Preparing the PR Mind for the AI Age
“Chance favors the prepared mind.” Louis Pasteur’s famous line opens this year’s Davis + Gilbert Public Relations Industry Trends Report, now in its 13th year. Its longevity gives the study a kind of sharpened clarity. It says only what needs to be said and leaves enough space for communicators to draw their own conclusions.
This year’s report spotlights a familiar tension. PR firms know what they want to achieve, yet there is still a noticeable gap between strategy and execution. The purpose of the report is to identify that misalignment and help firms close the performance divide. The deeper question is why the gap continues to exist at all.
In a year marked by high uncertainty, firms report concerns about revenue growth, slow client decision making, pressure on profit margins and the struggle to keep up with fast-moving technology. At the same time, they point to several bright spots. Top performers continue to invest in technology, research and data. Nearly every firm is using AI in some capacity. Most revenue still comes from retainers. AI is also the most common area of employee training.
The contradiction appears when firms describe what holds them back. Many cite revenue and profit challenges, yet staff training has declined. Davis + Gilbert recommend targeted training that can strengthen account leadership and help firms open new revenue opportunities. The advice is direct, which raises another question. If firms know what they need, why are they still underinvesting in it?
The answer may lie in a shift that is broader than technology alone.

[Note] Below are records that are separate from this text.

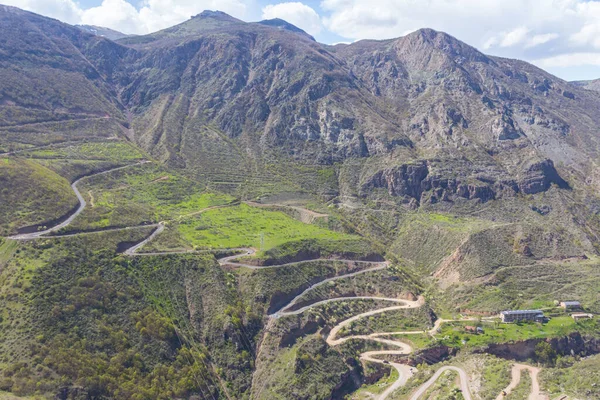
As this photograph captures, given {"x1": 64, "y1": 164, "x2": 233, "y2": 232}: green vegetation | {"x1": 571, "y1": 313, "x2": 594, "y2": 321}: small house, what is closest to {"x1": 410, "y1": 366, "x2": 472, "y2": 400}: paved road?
{"x1": 571, "y1": 313, "x2": 594, "y2": 321}: small house

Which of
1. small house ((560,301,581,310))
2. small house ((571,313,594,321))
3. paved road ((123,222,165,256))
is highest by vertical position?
paved road ((123,222,165,256))

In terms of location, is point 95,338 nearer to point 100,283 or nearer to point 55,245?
point 100,283

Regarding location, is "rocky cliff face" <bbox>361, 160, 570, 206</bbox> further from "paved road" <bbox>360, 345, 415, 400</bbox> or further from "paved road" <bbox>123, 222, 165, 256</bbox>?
"paved road" <bbox>123, 222, 165, 256</bbox>

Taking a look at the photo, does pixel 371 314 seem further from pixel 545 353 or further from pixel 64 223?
pixel 64 223

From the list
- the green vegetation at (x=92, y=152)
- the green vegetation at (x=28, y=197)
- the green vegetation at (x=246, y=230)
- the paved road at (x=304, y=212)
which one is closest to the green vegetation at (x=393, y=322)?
the green vegetation at (x=246, y=230)

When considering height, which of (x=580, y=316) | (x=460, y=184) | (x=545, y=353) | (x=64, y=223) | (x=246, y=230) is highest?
(x=460, y=184)

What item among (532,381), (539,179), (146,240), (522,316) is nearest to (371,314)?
(522,316)

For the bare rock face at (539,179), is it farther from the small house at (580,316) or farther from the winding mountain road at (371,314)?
the winding mountain road at (371,314)

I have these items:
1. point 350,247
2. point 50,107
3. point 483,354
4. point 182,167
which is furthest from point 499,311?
point 50,107
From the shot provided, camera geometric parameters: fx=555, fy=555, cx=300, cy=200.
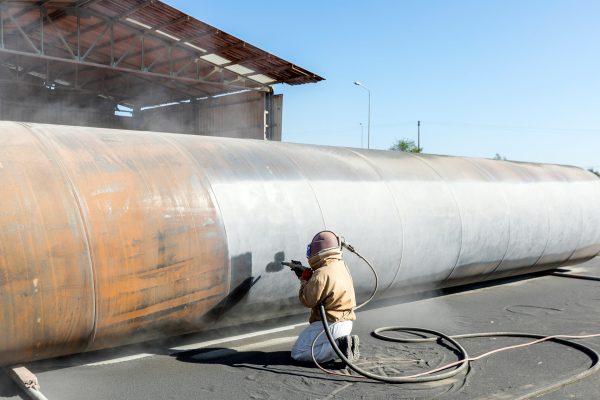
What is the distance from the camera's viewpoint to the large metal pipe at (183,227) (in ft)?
14.6

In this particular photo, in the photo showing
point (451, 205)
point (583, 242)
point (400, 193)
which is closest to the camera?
point (400, 193)

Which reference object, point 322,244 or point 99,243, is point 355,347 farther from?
point 99,243

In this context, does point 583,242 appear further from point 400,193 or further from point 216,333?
point 216,333

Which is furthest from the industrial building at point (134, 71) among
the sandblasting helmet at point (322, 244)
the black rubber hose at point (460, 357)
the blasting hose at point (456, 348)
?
the black rubber hose at point (460, 357)

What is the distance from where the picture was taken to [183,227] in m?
5.19

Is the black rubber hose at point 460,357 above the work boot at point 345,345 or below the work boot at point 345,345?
below

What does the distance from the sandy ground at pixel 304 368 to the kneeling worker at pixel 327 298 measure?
0.20m

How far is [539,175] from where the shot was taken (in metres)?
10.1

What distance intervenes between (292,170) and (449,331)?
8.69 ft

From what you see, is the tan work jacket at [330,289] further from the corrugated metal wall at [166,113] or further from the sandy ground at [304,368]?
the corrugated metal wall at [166,113]

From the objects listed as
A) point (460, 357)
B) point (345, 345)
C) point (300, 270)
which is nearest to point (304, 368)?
point (345, 345)

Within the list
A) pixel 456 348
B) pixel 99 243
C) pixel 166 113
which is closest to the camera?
pixel 99 243

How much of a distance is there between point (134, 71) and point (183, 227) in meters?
11.7

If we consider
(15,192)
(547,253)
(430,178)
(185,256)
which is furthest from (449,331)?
(15,192)
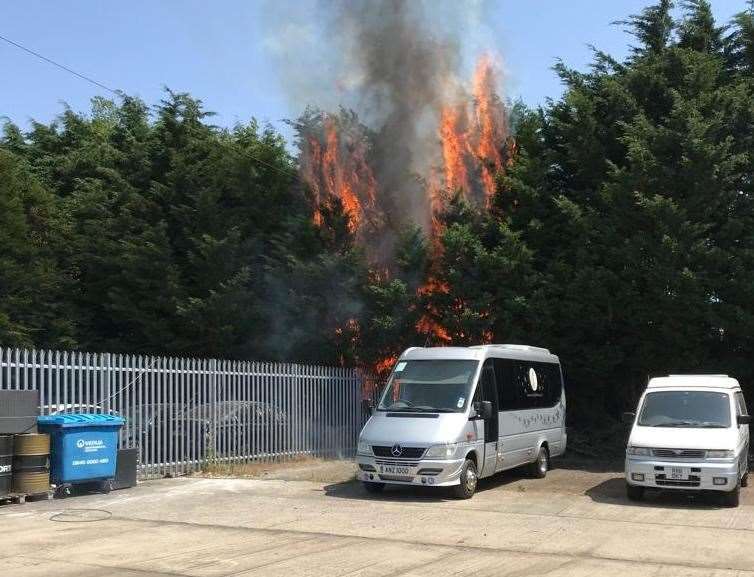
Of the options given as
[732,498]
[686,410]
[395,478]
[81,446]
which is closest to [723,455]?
[732,498]

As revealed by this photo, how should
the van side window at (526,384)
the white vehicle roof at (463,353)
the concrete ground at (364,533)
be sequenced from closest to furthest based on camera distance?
the concrete ground at (364,533), the white vehicle roof at (463,353), the van side window at (526,384)

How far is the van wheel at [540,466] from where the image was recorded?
58.1 ft

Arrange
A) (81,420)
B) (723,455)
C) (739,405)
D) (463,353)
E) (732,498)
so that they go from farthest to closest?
(463,353) < (739,405) < (81,420) < (732,498) < (723,455)

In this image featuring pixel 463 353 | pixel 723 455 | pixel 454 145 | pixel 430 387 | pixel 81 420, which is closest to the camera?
pixel 723 455

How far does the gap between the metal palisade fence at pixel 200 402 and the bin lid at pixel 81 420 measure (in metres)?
0.54

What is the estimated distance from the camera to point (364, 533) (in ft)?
36.3

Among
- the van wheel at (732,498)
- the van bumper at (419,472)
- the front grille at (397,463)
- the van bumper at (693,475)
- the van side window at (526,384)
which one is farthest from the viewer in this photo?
the van side window at (526,384)

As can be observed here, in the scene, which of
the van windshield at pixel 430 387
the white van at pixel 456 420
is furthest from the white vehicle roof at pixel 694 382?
the van windshield at pixel 430 387

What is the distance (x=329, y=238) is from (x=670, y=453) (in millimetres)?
12198

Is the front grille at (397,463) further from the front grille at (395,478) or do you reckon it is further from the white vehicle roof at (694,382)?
the white vehicle roof at (694,382)

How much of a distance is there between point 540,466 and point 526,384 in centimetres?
190

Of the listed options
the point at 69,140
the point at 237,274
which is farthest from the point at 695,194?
the point at 69,140

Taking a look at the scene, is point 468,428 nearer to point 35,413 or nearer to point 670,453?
point 670,453

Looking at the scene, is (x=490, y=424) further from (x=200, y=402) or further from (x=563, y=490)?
(x=200, y=402)
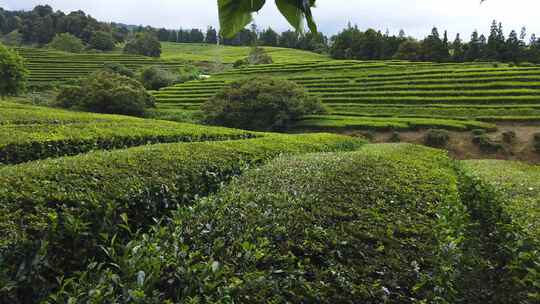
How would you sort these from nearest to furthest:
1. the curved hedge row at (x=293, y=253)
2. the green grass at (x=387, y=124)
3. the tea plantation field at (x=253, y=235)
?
the curved hedge row at (x=293, y=253) → the tea plantation field at (x=253, y=235) → the green grass at (x=387, y=124)

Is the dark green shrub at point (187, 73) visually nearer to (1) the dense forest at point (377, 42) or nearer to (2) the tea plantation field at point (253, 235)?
(1) the dense forest at point (377, 42)

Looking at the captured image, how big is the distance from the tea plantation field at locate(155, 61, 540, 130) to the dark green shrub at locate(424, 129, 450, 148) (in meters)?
1.47

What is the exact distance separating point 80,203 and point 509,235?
5458 millimetres

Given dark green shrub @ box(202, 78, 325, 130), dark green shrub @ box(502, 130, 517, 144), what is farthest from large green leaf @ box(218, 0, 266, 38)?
dark green shrub @ box(202, 78, 325, 130)

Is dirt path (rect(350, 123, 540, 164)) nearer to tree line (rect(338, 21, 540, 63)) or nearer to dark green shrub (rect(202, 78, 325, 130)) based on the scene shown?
dark green shrub (rect(202, 78, 325, 130))

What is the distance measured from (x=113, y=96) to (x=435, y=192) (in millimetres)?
26833

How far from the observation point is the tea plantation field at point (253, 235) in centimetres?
283

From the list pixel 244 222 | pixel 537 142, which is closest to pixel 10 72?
pixel 244 222

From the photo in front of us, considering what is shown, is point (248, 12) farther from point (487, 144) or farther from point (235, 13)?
point (487, 144)

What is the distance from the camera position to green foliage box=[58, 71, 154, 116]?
2830 centimetres

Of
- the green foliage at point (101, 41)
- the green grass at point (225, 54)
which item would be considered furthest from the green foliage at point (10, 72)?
the green foliage at point (101, 41)

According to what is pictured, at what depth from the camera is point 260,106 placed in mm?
28234

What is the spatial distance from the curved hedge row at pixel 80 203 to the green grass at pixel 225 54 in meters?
59.4

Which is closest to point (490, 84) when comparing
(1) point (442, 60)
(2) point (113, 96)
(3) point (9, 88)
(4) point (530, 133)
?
(4) point (530, 133)
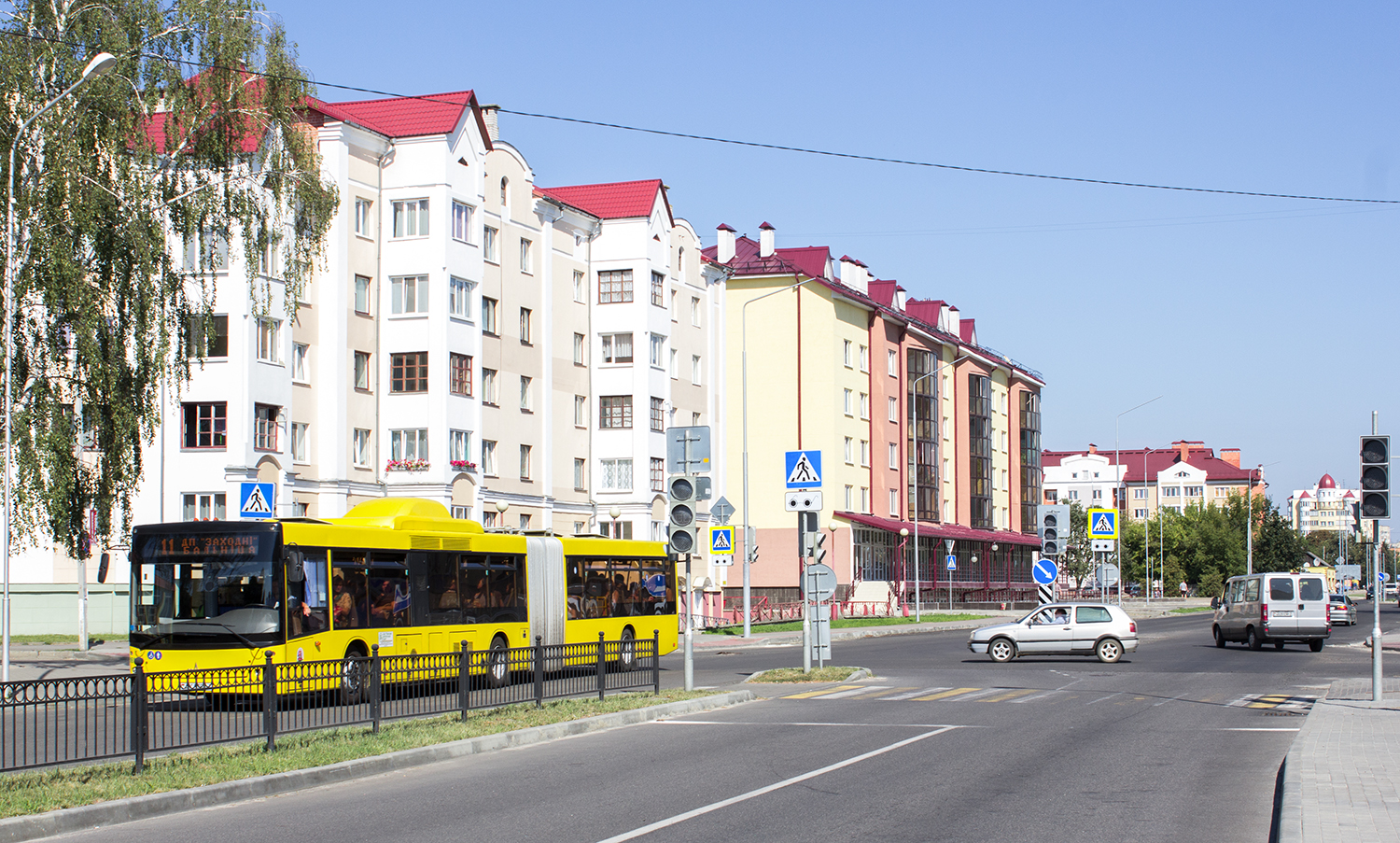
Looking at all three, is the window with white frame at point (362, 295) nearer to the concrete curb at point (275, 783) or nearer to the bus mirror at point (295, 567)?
the bus mirror at point (295, 567)

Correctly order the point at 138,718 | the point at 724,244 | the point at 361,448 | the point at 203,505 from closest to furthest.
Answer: the point at 138,718
the point at 203,505
the point at 361,448
the point at 724,244

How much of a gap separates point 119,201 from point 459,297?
67.4 ft

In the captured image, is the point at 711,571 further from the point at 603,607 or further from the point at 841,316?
the point at 603,607

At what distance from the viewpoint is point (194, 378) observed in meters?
39.5

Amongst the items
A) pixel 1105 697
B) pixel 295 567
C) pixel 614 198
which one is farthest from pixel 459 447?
pixel 1105 697

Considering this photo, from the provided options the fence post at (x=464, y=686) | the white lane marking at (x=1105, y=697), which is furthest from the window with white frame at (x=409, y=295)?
the fence post at (x=464, y=686)

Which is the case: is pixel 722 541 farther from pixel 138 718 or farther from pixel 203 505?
pixel 138 718

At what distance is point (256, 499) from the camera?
2402 cm

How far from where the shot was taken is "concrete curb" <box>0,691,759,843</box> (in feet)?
33.2

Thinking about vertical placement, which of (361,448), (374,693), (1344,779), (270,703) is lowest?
(1344,779)

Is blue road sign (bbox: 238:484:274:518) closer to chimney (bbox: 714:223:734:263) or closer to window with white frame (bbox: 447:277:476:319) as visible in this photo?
window with white frame (bbox: 447:277:476:319)

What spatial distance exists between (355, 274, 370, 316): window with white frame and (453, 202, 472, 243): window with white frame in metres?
3.27

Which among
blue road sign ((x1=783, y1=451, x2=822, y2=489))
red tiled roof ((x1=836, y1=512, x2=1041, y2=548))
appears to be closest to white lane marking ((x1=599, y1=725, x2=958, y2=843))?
blue road sign ((x1=783, y1=451, x2=822, y2=489))

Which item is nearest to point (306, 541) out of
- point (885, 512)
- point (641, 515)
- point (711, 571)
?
point (641, 515)
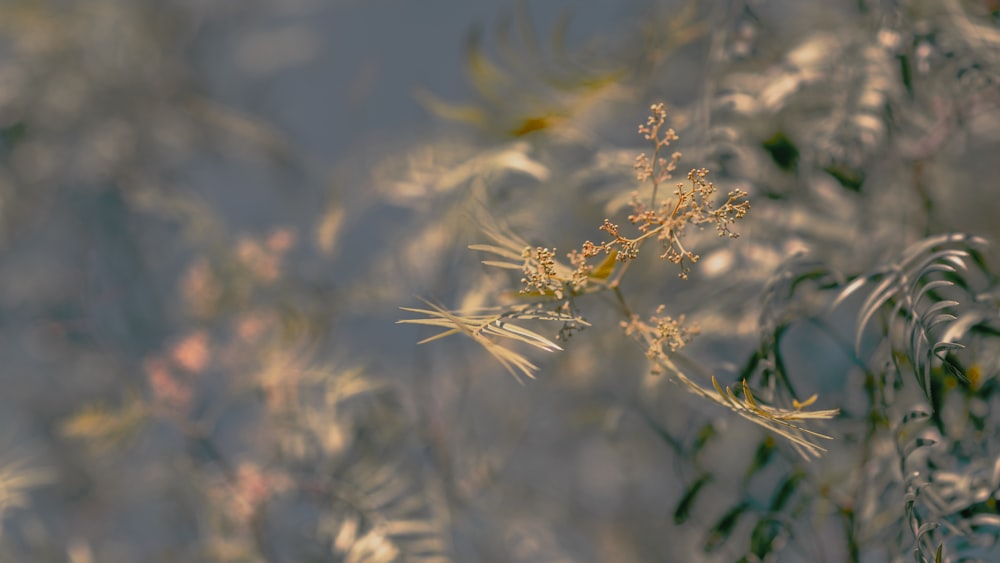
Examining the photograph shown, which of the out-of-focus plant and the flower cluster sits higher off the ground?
the flower cluster

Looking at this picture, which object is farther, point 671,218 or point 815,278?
point 815,278

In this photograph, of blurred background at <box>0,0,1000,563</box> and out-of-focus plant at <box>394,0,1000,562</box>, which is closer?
out-of-focus plant at <box>394,0,1000,562</box>

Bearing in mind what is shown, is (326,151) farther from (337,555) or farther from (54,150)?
(337,555)

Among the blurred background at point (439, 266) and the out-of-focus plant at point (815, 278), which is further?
the blurred background at point (439, 266)

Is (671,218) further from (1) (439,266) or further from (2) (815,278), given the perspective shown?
(1) (439,266)

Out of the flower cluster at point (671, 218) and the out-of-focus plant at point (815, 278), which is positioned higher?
the flower cluster at point (671, 218)

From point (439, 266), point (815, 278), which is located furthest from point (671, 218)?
point (439, 266)

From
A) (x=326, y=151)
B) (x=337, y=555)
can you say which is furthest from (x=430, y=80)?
(x=337, y=555)

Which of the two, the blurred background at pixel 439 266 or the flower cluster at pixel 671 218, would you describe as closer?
the flower cluster at pixel 671 218
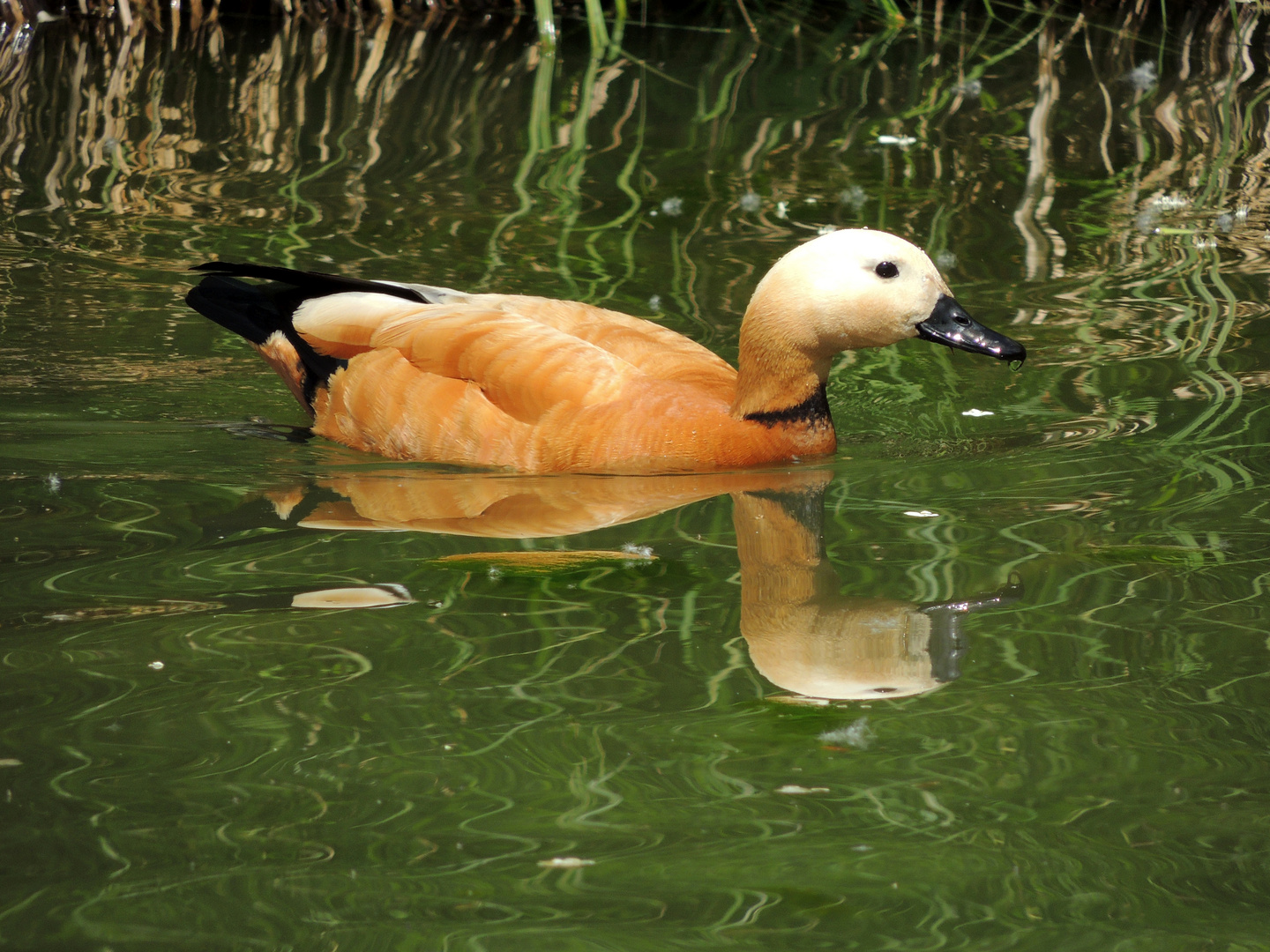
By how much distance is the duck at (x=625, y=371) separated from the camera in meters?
4.80

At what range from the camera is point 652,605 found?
3598 millimetres

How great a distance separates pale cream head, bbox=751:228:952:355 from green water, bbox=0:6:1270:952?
0.47m

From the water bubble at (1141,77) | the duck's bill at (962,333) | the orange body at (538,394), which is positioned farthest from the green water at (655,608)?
the water bubble at (1141,77)

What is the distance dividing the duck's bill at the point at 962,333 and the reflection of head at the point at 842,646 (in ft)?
4.59

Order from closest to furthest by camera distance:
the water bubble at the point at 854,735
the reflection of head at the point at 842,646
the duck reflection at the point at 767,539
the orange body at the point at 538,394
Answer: the water bubble at the point at 854,735, the reflection of head at the point at 842,646, the duck reflection at the point at 767,539, the orange body at the point at 538,394

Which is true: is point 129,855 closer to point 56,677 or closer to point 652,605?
point 56,677

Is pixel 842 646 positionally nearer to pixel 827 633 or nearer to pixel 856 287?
pixel 827 633

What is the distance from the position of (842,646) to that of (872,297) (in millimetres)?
1723

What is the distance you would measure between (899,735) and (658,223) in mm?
5078

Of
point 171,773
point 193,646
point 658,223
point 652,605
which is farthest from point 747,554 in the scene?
point 658,223

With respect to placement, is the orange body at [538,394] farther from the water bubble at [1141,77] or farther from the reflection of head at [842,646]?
the water bubble at [1141,77]

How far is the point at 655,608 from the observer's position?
358 cm

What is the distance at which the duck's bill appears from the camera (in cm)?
473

It may be that firms are unsure which skills matter most in an environment where yesterday’s playbook no longer fits. It may also reflect a lack of confidence in training methods that feel outdated for the moment we are in.
Ajay Agarwal, professor at the University of Toronto’s Rotman School of Management and co-author of the book Power and Prediction, recently discussed this challenge in an interview with future of work advocate Sinead Bovell. Agarwal argues that the most important skill in the age of AI is judgment. It is the ability to ask why, to evaluate trade-offs, to infer meaning and to imagine alternative outcomes. Judgment strengthens strategy, sharpens decision making and helps communicators navigate ambiguity. It also remains firmly human, even as AI accelerates the speed of execution.
Agarwal believes judgment will become the defining competitive advantage for all knowledge professions. PR is no exception. If firms want stronger growth, better margins and clearer differentiation, judgment may be the missing link. It is a capability that cannot be automated, but it can be trained and improved. It can also be paired with AI to produce better work rather than be overshadowed by it.
This may be what a prepared mind looks like in the AI era. A mind ready for new rules, new expectations and new competitive realities. Sometimes the most effective path forward comes from ideas outside your own field.
Next year’s report may reveal whether PR firms choose to invest in judgment and treat it as a core capability. The opportunity is already here for those willing to prepare for it.